Eraserhead, David Lynch's 1977 student film that has become a classic, is also Lynch's most direct example of a horror movie. All of his movies and other works have some element of the unsettling in it, but this is the only movie that would primarily be called "horror". Although, of course, even that is a simplification. Lacking dialog and a clear plot, it is more of 90 minutes of unsettling imagery and sets, rather than anything that could simply be called "Horror". There was a reason that we had to invent an entirely new English word to describe this movie.
The plot and setting of the movie are actually pretty simple to explain: Henry is a man living in what may be a stylized version of our contemporary world, or may be someplace, or sometime, else. He has a girlfriend, Mary, and while having dinner with Mary and her family, he learns that his wife has given premature birth to a deformed infant. Back in his small apartment, Mary attempts to care for the infant, but flees from its crying. Henry, caring for his sick infant, has a series of fantastic and frightening visions, leading to the film's climax.
Since it has been forty plus years since its release, and this film has been critically reviewed by many people, there is some general consensus to what it is "about", even though David Lynch is famously taciturn to confirm or deny deeper meanings to his films. It is generally agreed that the film's main theme is a fear of intimacy and parental responsibility, with an additional theme being urban decay and alienation. There are additional interpretations that could be made: while watching, I started sketching out a theory of the movie's events from a straight science-fiction point of view.

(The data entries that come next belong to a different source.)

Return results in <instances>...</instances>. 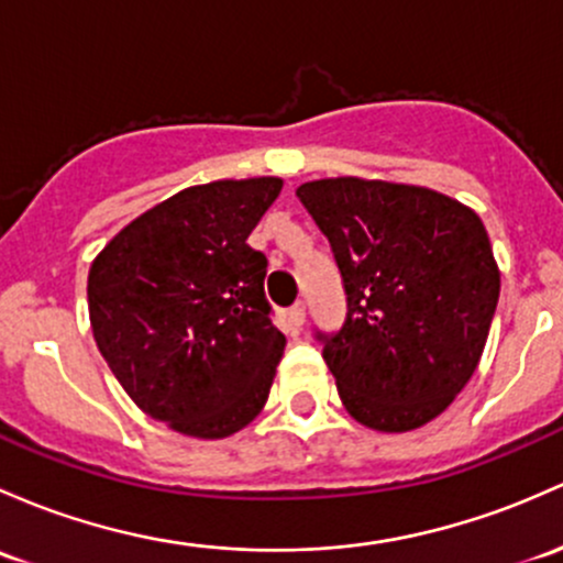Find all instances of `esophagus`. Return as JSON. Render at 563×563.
Masks as SVG:
<instances>
[{
    "instance_id": "obj_1",
    "label": "esophagus",
    "mask_w": 563,
    "mask_h": 563,
    "mask_svg": "<svg viewBox=\"0 0 563 563\" xmlns=\"http://www.w3.org/2000/svg\"><path fill=\"white\" fill-rule=\"evenodd\" d=\"M288 323H291L294 331L301 329V323H305V301H297V305L288 310Z\"/></svg>"
}]
</instances>
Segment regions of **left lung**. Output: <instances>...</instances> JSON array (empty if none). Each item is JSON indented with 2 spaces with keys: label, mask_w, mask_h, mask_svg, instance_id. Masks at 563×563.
<instances>
[{
  "label": "left lung",
  "mask_w": 563,
  "mask_h": 563,
  "mask_svg": "<svg viewBox=\"0 0 563 563\" xmlns=\"http://www.w3.org/2000/svg\"><path fill=\"white\" fill-rule=\"evenodd\" d=\"M329 240L347 316L323 334L345 410L375 431L440 416L475 375L499 266L475 210L421 186L329 177L297 188Z\"/></svg>",
  "instance_id": "8db88e82"
}]
</instances>
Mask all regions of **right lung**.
Listing matches in <instances>:
<instances>
[{
  "label": "right lung",
  "mask_w": 563,
  "mask_h": 563,
  "mask_svg": "<svg viewBox=\"0 0 563 563\" xmlns=\"http://www.w3.org/2000/svg\"><path fill=\"white\" fill-rule=\"evenodd\" d=\"M280 177L183 188L121 229L88 272L93 340L142 412L221 440L262 412L286 336L247 245Z\"/></svg>",
  "instance_id": "add662e5"
}]
</instances>
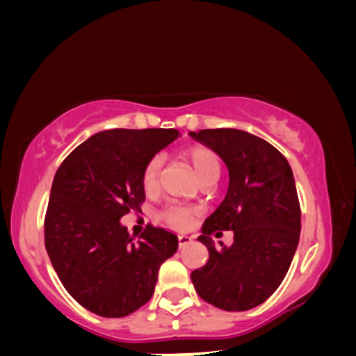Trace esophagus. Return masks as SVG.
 <instances>
[{
  "label": "esophagus",
  "instance_id": "34e87169",
  "mask_svg": "<svg viewBox=\"0 0 356 356\" xmlns=\"http://www.w3.org/2000/svg\"><path fill=\"white\" fill-rule=\"evenodd\" d=\"M177 240H179V248L182 250V248H185L186 245H190V243L193 242V237H188V236H179Z\"/></svg>",
  "mask_w": 356,
  "mask_h": 356
}]
</instances>
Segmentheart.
<instances>
[{"label": "heart", "instance_id": "1", "mask_svg": "<svg viewBox=\"0 0 356 356\" xmlns=\"http://www.w3.org/2000/svg\"><path fill=\"white\" fill-rule=\"evenodd\" d=\"M184 156L200 182L209 177L218 179L221 163L218 155H216L212 149L196 146L185 150ZM161 165H163V156L161 155H154L152 159H149L146 161V165H144L141 171V186L144 193H152L156 188V180H159ZM197 212H200V210L193 206H182V204L171 202L161 210L160 218L171 227L186 229L190 227Z\"/></svg>", "mask_w": 356, "mask_h": 356}]
</instances>
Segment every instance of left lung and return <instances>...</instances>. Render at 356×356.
I'll return each mask as SVG.
<instances>
[{"mask_svg":"<svg viewBox=\"0 0 356 356\" xmlns=\"http://www.w3.org/2000/svg\"><path fill=\"white\" fill-rule=\"evenodd\" d=\"M218 154L229 170L225 201L204 221L209 261L193 270L200 297L225 311L264 303L284 280L297 250L301 212L291 166L278 149L237 129L190 134ZM234 230V243L215 249L213 232Z\"/></svg>","mask_w":356,"mask_h":356,"instance_id":"1","label":"left lung"}]
</instances>
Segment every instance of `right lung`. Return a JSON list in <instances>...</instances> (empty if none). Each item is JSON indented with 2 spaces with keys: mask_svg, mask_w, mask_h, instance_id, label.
Masks as SVG:
<instances>
[{
  "mask_svg": "<svg viewBox=\"0 0 356 356\" xmlns=\"http://www.w3.org/2000/svg\"><path fill=\"white\" fill-rule=\"evenodd\" d=\"M179 136L174 129L99 131L65 156L45 213V248L63 286L83 308L125 317L150 300L159 268L179 240L147 225L138 240L119 220L146 200L141 171Z\"/></svg>",
  "mask_w": 356,
  "mask_h": 356,
  "instance_id": "1",
  "label": "right lung"
}]
</instances>
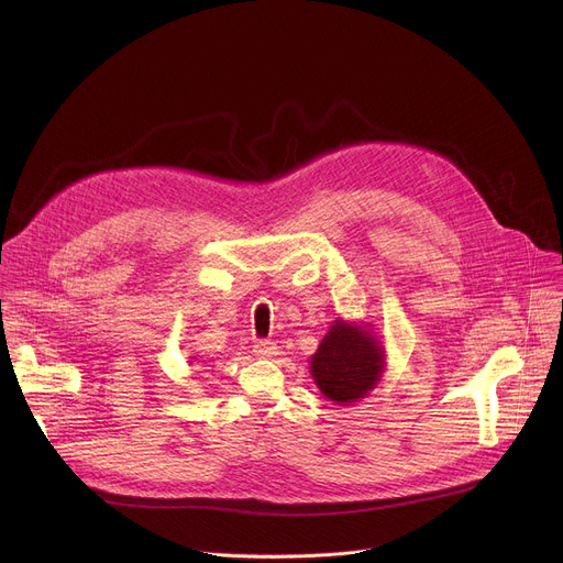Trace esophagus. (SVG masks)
<instances>
[{
	"mask_svg": "<svg viewBox=\"0 0 563 563\" xmlns=\"http://www.w3.org/2000/svg\"><path fill=\"white\" fill-rule=\"evenodd\" d=\"M276 343H272V341H267V339H258L256 343H254V354L256 356H272V354H276Z\"/></svg>",
	"mask_w": 563,
	"mask_h": 563,
	"instance_id": "1",
	"label": "esophagus"
}]
</instances>
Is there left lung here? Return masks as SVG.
Wrapping results in <instances>:
<instances>
[{"label":"left lung","instance_id":"1","mask_svg":"<svg viewBox=\"0 0 563 563\" xmlns=\"http://www.w3.org/2000/svg\"><path fill=\"white\" fill-rule=\"evenodd\" d=\"M383 369V352L372 334L336 320L330 334L311 356L316 385L330 400L350 404L363 398Z\"/></svg>","mask_w":563,"mask_h":563}]
</instances>
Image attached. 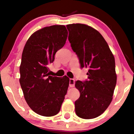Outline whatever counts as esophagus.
<instances>
[{
	"label": "esophagus",
	"instance_id": "34e87169",
	"mask_svg": "<svg viewBox=\"0 0 134 134\" xmlns=\"http://www.w3.org/2000/svg\"><path fill=\"white\" fill-rule=\"evenodd\" d=\"M74 84H75V81H74V79H70V81H69L70 87H73L74 86Z\"/></svg>",
	"mask_w": 134,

The most generic insight I can give into the horror genre is that horror provides a mediator for common anxieties. An only slightly less generic insight is that those anxieties are often topical to cultural shifts at the time. Pod people are communism and promiscuous teens being stalked by Jason are fallout from the sexual revolution and the Blair Witch is being trapped by our own media creations. Most horror movies have a fairly obvious relation to societal conflicts of their time, if not to generalized human anxiety. Eraserhead is no exception. Worms and pustules are frightening at any time. And in its themes of the intersection between sexuality as an act of aggression and sexuality as an act of procreation and nurturance, it is not a big leap to view it as a comment on society's (and the creator's) anxieties as family structures changed in the 1970s. The vast and oppressive urban landscapes can also be tied, easily, to the dehumanization of urban blight. All of these things are true. Despite being a surreal film, some of these themes are pretty obvious.
But while, and after, watching the film, even though I had that little toe hold into Eraserhead, does not mean I was not thinking of other things. I was. My imagination was all over the place. To say this film is about fears of sexual intimacy is true, but it is true in the same way as saying that Moby Dick is aboat boats is true. The most obvious and horrific part of the movie is the tip of the iceberg, and below that lies David Lynch's vast imagination --- and yours.